A constant theme in Automatic’s new album Signal is the dichotomy between human and machine. From the formation of the band itself, which had its roots in the DIY punk scene in LA, their grounded beginnings contrast that of their sound. Deciding to forgo the guitar in favor of synths, Izzy Glaudini (synths/vocals), Lola Dompe (drums/vocals) and Halle Saxon (bass/vocals) have crafted a soundscape that’s set in a digital dystopia. Where industries reign supreme and humanity is but a mechanical slave. “Do you see the signal?”, a line from it’s title track drives this whole idea home. It asks the question, what are we all doing, are we merely cogs in a system? Have we forgotten what really matters?
Inspecting each element individually, things may look square and robotic. The drum and bass sits in a constant rhythm, the laid back vocals stay suspended at a narrow range, with synths emitting a static fluorescent buzz.

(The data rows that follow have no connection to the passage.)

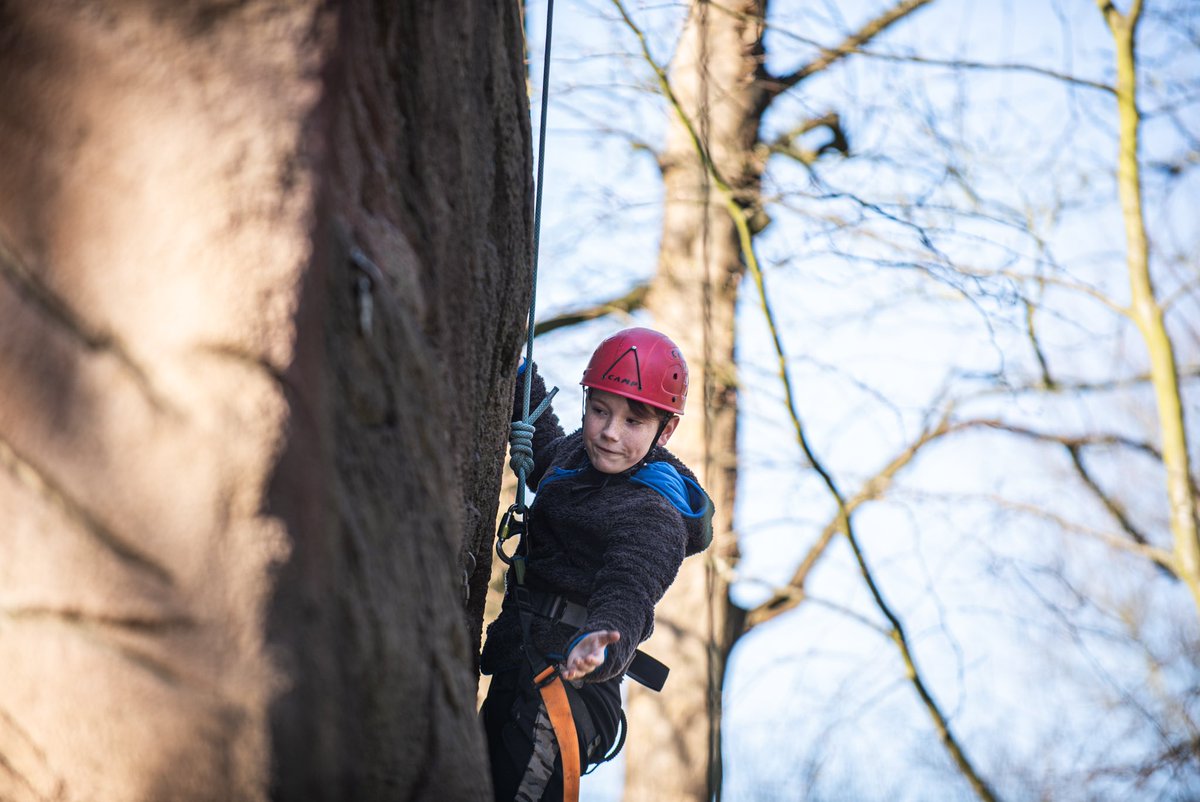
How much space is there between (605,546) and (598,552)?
41mm

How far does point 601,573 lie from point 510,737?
586mm

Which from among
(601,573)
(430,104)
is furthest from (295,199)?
(601,573)

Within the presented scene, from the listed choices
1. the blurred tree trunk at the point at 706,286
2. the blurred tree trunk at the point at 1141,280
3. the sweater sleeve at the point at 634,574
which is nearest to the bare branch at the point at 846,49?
the blurred tree trunk at the point at 706,286

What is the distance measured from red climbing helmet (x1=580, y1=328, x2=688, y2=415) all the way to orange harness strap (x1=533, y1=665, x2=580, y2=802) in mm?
868

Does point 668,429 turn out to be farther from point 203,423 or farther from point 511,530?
point 203,423

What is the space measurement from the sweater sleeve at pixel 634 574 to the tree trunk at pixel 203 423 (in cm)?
96

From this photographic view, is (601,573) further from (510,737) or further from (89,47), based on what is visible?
(89,47)

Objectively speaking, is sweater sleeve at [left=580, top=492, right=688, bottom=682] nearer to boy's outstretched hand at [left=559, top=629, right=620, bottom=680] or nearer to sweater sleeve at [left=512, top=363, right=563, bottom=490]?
boy's outstretched hand at [left=559, top=629, right=620, bottom=680]

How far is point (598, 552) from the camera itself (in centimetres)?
341

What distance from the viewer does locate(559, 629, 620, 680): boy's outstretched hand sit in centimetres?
287

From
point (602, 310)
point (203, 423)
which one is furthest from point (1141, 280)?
point (203, 423)

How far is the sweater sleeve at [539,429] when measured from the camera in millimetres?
3758

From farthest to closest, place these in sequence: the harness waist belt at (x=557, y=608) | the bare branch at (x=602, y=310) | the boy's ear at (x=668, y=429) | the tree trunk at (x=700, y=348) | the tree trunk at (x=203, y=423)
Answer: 1. the bare branch at (x=602, y=310)
2. the tree trunk at (x=700, y=348)
3. the boy's ear at (x=668, y=429)
4. the harness waist belt at (x=557, y=608)
5. the tree trunk at (x=203, y=423)

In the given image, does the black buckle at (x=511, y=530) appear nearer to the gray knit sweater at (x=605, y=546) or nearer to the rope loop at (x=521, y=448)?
the gray knit sweater at (x=605, y=546)
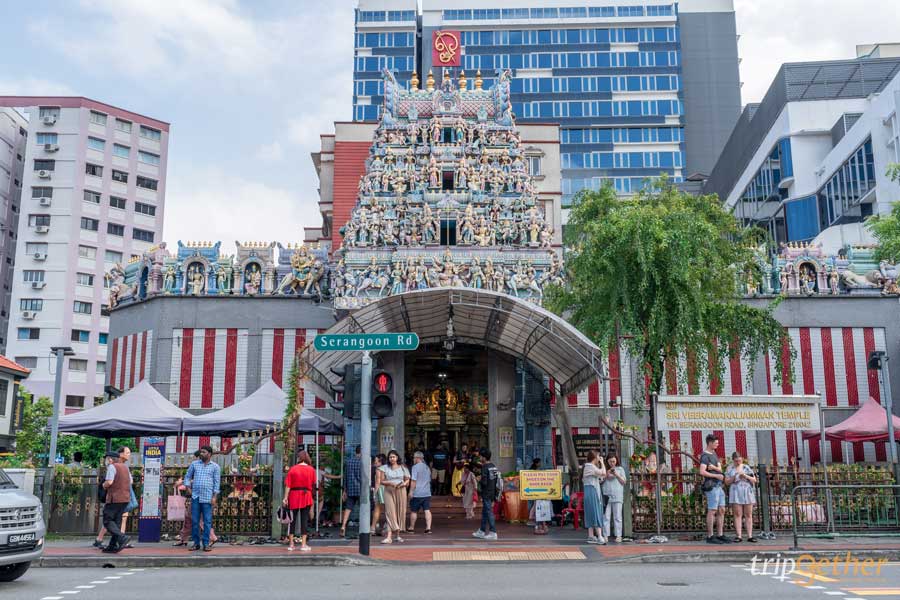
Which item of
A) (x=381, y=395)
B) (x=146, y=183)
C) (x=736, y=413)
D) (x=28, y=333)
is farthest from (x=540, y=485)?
(x=146, y=183)

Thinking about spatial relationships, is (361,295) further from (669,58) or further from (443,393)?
(669,58)

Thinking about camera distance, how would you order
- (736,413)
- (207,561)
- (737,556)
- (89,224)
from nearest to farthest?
1. (207,561)
2. (737,556)
3. (736,413)
4. (89,224)

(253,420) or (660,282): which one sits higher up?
(660,282)

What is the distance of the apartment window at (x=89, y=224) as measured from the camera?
2872 inches

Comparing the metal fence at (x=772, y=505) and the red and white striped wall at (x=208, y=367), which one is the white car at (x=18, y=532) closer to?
the metal fence at (x=772, y=505)

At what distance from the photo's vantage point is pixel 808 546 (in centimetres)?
1585

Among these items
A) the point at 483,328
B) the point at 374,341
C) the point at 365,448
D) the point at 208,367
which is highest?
the point at 483,328

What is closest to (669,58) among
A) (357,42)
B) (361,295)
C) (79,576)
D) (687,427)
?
(357,42)

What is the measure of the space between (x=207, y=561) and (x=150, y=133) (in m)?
70.6

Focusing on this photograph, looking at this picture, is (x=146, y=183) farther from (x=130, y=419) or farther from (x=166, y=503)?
(x=166, y=503)

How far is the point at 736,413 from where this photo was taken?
17625 millimetres

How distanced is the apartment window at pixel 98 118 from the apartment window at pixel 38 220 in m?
9.39

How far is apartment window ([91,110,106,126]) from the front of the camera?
2921 inches

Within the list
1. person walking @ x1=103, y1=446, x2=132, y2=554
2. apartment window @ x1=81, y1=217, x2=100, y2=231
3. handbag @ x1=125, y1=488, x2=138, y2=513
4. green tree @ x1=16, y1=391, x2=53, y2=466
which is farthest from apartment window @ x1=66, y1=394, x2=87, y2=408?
person walking @ x1=103, y1=446, x2=132, y2=554
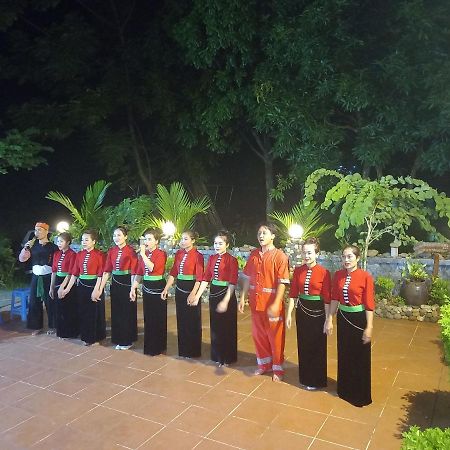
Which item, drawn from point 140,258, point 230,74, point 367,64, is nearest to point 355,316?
point 140,258

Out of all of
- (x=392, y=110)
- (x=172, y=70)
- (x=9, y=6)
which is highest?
(x=9, y=6)

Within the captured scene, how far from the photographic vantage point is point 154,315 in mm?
5895

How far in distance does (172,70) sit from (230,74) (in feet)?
7.25

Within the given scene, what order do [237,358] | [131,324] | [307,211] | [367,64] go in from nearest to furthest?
1. [237,358]
2. [131,324]
3. [307,211]
4. [367,64]

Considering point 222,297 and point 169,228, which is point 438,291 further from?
point 169,228

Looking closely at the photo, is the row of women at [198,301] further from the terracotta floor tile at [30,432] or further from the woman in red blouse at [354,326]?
the terracotta floor tile at [30,432]

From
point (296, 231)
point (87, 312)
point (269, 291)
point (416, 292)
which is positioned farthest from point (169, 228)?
point (416, 292)

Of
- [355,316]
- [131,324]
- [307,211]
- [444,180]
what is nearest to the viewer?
[355,316]

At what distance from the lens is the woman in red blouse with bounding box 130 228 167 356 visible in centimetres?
584

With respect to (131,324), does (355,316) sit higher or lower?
higher

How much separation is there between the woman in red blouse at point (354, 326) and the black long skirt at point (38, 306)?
13.7 feet

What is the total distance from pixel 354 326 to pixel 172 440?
1.91 meters

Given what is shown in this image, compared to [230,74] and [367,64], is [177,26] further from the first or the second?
[367,64]

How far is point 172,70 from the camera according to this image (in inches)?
484
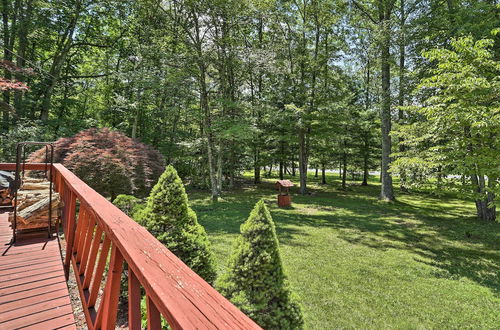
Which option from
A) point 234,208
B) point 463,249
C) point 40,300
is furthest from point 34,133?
point 463,249

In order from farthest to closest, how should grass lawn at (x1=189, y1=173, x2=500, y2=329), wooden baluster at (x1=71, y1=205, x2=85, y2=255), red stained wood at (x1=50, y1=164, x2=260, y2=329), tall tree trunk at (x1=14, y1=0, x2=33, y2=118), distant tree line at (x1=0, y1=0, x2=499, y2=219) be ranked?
tall tree trunk at (x1=14, y1=0, x2=33, y2=118) < distant tree line at (x1=0, y1=0, x2=499, y2=219) < grass lawn at (x1=189, y1=173, x2=500, y2=329) < wooden baluster at (x1=71, y1=205, x2=85, y2=255) < red stained wood at (x1=50, y1=164, x2=260, y2=329)

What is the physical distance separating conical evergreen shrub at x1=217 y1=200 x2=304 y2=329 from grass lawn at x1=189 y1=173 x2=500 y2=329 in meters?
1.37

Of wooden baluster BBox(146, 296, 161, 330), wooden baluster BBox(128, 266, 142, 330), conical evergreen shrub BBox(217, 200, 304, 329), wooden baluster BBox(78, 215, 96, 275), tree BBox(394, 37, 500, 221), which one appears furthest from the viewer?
tree BBox(394, 37, 500, 221)

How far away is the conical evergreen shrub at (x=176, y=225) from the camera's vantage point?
10.1 feet

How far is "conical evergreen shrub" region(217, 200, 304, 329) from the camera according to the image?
230 cm

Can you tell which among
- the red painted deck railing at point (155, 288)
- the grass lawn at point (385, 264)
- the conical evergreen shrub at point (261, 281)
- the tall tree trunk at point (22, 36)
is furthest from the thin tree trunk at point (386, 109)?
the tall tree trunk at point (22, 36)

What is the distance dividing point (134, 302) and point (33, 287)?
2.08 metres

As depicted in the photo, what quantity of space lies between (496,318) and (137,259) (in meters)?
5.30

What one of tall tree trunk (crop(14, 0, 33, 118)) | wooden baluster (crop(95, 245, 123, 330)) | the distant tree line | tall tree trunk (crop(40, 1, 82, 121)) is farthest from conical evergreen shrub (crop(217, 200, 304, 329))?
tall tree trunk (crop(40, 1, 82, 121))

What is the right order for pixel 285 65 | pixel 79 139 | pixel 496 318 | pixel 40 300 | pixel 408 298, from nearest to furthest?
1. pixel 40 300
2. pixel 496 318
3. pixel 408 298
4. pixel 79 139
5. pixel 285 65

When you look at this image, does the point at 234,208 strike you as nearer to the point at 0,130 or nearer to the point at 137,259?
the point at 137,259

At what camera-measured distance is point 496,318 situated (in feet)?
11.9

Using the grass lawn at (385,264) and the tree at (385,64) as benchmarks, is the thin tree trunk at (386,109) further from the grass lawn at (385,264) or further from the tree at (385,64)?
the grass lawn at (385,264)

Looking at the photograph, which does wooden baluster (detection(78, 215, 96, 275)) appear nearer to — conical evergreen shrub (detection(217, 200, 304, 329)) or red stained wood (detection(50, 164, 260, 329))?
red stained wood (detection(50, 164, 260, 329))
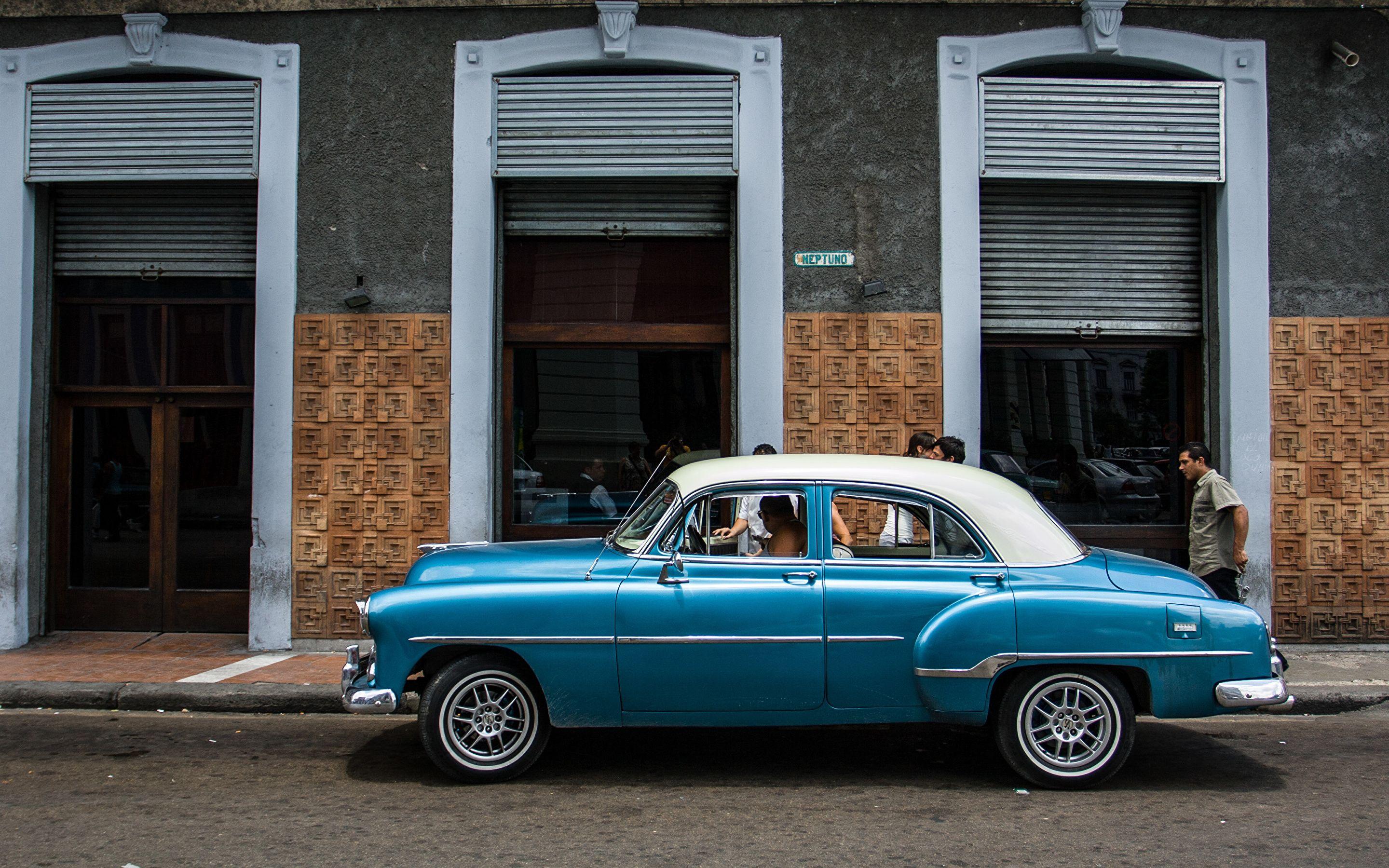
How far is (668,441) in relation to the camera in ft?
31.0

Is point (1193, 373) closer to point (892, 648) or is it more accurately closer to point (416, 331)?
point (892, 648)

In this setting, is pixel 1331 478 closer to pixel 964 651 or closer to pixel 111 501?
pixel 964 651

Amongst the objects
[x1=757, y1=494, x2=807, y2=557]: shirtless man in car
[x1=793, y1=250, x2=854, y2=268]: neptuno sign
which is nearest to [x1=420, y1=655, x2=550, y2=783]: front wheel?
[x1=757, y1=494, x2=807, y2=557]: shirtless man in car

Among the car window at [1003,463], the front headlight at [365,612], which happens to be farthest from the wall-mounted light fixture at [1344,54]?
the front headlight at [365,612]

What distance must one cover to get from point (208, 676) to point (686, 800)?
4.41 m

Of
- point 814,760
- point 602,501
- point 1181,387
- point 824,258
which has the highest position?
point 824,258

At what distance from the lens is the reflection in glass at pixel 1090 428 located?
9.35 meters

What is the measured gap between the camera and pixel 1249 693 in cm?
509

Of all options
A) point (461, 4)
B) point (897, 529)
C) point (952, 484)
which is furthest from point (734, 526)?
point (461, 4)

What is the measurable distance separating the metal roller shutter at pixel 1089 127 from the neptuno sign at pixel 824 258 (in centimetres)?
142

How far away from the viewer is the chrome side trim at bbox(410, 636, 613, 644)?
5.23 metres

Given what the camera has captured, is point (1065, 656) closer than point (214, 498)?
Yes

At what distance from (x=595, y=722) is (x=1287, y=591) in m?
6.56

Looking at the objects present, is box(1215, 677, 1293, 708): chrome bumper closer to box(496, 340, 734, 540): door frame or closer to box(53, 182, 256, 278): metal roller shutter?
box(496, 340, 734, 540): door frame
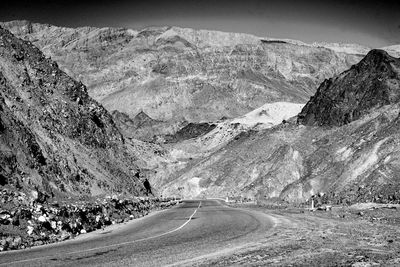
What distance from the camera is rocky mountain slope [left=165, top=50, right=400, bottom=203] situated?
60188 mm

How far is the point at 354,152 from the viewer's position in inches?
2857

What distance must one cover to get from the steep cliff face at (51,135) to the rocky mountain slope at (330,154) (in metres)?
25.3

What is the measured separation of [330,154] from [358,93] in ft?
107

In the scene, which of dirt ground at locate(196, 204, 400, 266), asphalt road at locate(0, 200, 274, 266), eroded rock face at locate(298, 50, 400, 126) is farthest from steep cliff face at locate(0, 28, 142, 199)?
eroded rock face at locate(298, 50, 400, 126)

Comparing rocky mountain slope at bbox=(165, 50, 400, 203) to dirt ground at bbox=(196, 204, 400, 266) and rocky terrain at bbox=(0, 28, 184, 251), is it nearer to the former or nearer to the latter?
rocky terrain at bbox=(0, 28, 184, 251)

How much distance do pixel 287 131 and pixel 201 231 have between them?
107 meters

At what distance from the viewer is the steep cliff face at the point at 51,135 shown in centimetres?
2862

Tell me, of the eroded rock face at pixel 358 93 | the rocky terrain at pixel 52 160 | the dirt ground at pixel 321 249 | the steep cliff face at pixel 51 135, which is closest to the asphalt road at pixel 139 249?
the dirt ground at pixel 321 249

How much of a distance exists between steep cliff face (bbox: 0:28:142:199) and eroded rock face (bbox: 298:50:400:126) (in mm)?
60101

But together they become something greater than its parts, creating a surreal image that ponders on what it means to be human in a highly digitized society (all while being quite dance-able).
“Too Much Money” guzzles under neon lights in a fast paced stock market, where work exceeds the typical 9-5 grind, all in service to getting a larger paycheck. “Calling it” evokes doom with its claustrophobic echoes and compact bass lines that encloses you in its tight walls. “Suicide in Texas” continues this theme as the clanging of synthetic noises mimics the mood of an interrogation room, where a hard-boiled detective questions you for your own murder. “I Love you, Fine” oozes with ironic charm, with its cinematic mood and deadpan delivery of affection. It’s what a pop hit written in an industrial complex might sound like. “Highway” is a fun semi-instrumental detour that’s set in a retro-futurist 80’s — if Replicants in Blade Runner were in a car chase with Mad Max.
The title track is a standout in this album. Located right at the middle, it glues together each track into a central idea. An introspection of how we keep chipping away at our humanity in favor of tech advancement and economic growth. Typified by the line “I’d like to meet a distant wave of new design /To wash away the man in me it’s so divine” “Humanoid” drones on like a grueling job in an assembly line as a voice in the intercom repeatedly ponders “I see you turning to/humanoid”. “Electrocution” is inspired by a real near-death experience. The prevalence of the sawtooth wave evokes a hazard warning, while the catchy harmonies of the chorus represents a fondness with the experience. I highly recommend you check out the music video.
Signal is admittedly not an easy listen for those not too savvy with its influences, but once listeners buy in and get used to the atmosphere, they are sure to be immersed in its universe. Get ready to channel your cybernetic self as you’ll be hypnotized into moving your feet in binary patterns.